Complicated? Give me a break. Even some folks in the lower 48 can figure it out – if they can, anyone can. Aren’t ready for this yet? Well, I guess some people are never ready for what they really fear – that slippery slope toward a better democracy.

Dan
2 years ago

I appreciate this article, but can anybody help me understand why it would ever be advantageous to a candidate to encourage their voters to not cast a second chouce vote? The only thing I can come up with is that a politician who has fooled the public about what they really are is worried that if they don’t get elected, the genuine thing might. For example, if Nick Begich III was secretly aligned with his uncles (he’s not), he would not want his voters to vote for Palin as a second choice, because he would secretly want Al Gross to… Read more »

MrModerate
2 years ago
Reply to  Dan

I think it’s to force a voter to commit fully to a candidate and encourage
their circle to do the same.

MrModerate
2 years ago

The big parties are very concerned that their influence is waning.
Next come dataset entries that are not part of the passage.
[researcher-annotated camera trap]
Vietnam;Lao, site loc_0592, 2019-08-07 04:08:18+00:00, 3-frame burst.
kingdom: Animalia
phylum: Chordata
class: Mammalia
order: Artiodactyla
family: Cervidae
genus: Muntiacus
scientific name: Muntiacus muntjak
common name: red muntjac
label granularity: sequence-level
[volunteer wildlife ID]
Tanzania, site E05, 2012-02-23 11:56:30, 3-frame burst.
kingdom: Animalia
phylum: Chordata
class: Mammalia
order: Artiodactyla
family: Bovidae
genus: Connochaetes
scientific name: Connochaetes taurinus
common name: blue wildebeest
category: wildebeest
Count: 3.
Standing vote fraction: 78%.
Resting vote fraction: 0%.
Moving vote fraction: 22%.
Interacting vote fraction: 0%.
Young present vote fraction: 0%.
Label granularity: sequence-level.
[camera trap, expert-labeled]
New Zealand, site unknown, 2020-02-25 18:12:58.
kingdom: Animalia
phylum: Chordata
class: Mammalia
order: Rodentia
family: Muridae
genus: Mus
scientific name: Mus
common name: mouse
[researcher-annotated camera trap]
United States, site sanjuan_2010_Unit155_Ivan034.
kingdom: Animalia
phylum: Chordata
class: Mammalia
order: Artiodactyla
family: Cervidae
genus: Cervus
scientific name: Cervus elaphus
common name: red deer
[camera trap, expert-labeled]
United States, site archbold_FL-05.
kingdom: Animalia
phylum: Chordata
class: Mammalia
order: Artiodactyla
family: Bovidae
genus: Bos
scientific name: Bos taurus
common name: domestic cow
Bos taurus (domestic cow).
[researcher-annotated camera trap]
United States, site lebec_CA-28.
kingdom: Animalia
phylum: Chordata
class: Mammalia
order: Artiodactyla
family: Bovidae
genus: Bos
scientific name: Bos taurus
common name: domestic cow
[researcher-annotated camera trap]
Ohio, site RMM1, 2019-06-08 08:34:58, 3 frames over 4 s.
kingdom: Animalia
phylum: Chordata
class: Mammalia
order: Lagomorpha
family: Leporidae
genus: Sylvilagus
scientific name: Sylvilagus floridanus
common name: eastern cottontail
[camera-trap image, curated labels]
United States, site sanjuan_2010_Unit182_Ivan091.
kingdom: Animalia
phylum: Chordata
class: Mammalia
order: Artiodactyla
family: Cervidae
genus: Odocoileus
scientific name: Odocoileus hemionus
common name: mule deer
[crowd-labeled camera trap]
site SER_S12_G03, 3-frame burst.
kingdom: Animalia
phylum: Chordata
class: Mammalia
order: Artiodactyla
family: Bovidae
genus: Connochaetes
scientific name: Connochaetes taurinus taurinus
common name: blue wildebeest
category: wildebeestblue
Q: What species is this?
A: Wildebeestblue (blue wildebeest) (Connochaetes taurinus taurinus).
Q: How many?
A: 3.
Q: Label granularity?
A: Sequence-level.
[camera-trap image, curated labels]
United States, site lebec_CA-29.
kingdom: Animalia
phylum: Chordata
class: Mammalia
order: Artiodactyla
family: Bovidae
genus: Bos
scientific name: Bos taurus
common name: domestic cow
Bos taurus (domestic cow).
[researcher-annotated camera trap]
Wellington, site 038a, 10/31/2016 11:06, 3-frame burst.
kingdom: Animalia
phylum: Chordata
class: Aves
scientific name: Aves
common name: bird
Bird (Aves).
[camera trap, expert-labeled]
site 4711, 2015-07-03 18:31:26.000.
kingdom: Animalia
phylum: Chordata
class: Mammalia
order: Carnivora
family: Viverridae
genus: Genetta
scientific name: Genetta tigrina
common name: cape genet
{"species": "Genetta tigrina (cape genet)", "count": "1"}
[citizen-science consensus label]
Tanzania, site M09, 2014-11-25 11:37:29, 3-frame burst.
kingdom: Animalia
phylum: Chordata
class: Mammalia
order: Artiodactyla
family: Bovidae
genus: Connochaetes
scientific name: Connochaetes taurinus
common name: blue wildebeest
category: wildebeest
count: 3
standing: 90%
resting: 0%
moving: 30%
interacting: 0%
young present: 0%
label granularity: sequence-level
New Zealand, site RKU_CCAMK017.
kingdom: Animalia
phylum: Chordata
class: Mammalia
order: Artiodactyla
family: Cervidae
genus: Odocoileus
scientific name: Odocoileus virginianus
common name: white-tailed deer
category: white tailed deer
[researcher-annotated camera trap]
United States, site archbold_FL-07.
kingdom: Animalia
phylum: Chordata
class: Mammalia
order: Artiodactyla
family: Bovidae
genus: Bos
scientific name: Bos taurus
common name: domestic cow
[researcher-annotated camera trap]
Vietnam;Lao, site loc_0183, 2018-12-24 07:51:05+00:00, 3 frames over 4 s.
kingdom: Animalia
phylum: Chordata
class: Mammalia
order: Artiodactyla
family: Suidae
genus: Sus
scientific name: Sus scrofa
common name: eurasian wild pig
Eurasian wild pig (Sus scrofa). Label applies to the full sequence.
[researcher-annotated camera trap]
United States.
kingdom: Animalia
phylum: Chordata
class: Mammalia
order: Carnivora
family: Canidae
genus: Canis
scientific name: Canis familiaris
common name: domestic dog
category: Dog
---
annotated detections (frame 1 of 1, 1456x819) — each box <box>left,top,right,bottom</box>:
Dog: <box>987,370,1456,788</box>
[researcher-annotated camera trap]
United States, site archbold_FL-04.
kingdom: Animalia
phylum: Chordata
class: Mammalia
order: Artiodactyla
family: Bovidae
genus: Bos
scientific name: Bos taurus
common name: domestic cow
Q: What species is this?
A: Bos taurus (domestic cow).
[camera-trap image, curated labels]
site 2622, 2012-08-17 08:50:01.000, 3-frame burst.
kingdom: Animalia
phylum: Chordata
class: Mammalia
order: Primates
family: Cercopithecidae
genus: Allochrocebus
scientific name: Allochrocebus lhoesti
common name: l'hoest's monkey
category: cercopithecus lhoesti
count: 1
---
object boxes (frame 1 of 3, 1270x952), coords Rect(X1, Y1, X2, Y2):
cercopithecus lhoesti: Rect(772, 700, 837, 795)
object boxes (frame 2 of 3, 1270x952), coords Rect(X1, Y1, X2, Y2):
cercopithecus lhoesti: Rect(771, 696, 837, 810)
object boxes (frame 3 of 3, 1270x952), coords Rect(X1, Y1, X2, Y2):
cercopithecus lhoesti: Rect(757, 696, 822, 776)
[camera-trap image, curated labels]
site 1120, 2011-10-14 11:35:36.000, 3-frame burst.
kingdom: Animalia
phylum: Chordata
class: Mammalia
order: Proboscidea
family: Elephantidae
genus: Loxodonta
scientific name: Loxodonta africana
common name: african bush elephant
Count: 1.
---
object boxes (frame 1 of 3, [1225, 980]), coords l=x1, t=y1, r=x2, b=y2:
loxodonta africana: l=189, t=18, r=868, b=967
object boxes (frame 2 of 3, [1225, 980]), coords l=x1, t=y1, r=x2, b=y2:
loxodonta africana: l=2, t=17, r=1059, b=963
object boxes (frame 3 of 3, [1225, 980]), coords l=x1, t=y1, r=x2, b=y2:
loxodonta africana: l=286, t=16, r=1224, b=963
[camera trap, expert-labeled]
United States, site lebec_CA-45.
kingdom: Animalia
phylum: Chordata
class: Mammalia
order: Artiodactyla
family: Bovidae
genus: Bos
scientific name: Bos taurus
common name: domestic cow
So it goes with ranked choice voting. It’s more than about time for any candidate to not have to be a party groveler to have a chance at election.

S Riegs
1 year ago
Reply to  MrModerate

Check out the legal challenges in ME and how much the two parties tried to kill this. If both the RNC and the DNC are fighting this tooth and nail, it’s evidence this is EXACTLY what voters need to do in order to take back control. Kudos on AK leading the USA in intelligent electoral reform!!

Rick G
2 years ago

Maybe if you can’t figure it out, you shouldn’t vote? It’s not that hard. It really isn’t.

Lynn Willis
2 years ago

Funny how so many Alaskans can “figure out” how to apply for a PFD every year, yet some of those same folks will cry about this being “too complicated”.